Julia Copus, September 2015


“The Flight of the Tawny Owl” by Jacqueline Bain of Paisley



This piece opens with the image of a blue flame travelling along a rope on a windless night. Throughout, it is full of equally wonderful atmospheric visual and aural details – the eerie rasping of barn owls, the eldritch-like form of a tawny owl, a cold, pre-dawn breeze… It tells the story of Kim and her super-confident companion, Enis – two women driven to militant acts by a common loathing of cruelty to animals.
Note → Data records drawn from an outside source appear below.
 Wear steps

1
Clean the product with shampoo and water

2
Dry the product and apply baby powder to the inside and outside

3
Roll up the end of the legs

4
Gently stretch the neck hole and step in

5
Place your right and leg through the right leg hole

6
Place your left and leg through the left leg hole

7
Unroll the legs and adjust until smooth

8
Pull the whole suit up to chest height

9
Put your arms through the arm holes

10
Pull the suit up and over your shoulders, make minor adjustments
I particularly admired the author’s handling of the shifting relationship between the two women. Kim has always doted on her friend, happy to hang on to her coat tails, but now she is harbouring a secret: she is pregnant and finds herself torn between loyalty to her friend and the lure of impending motherhood. Does she sacrifice her integrity or does she continue collaborating in Enis’s lawless acts and thereby risk the safety of her child? And in any case, are things really as black and white as Enis believes? In the end, the choice isn’t Kim’s to make. The story’s climactic ending (in which police cars arrive as Enis flees across the fields) is handled with poise and restraint. It’s an ending worthy, in fact, of the rest of this astute and haunting tale.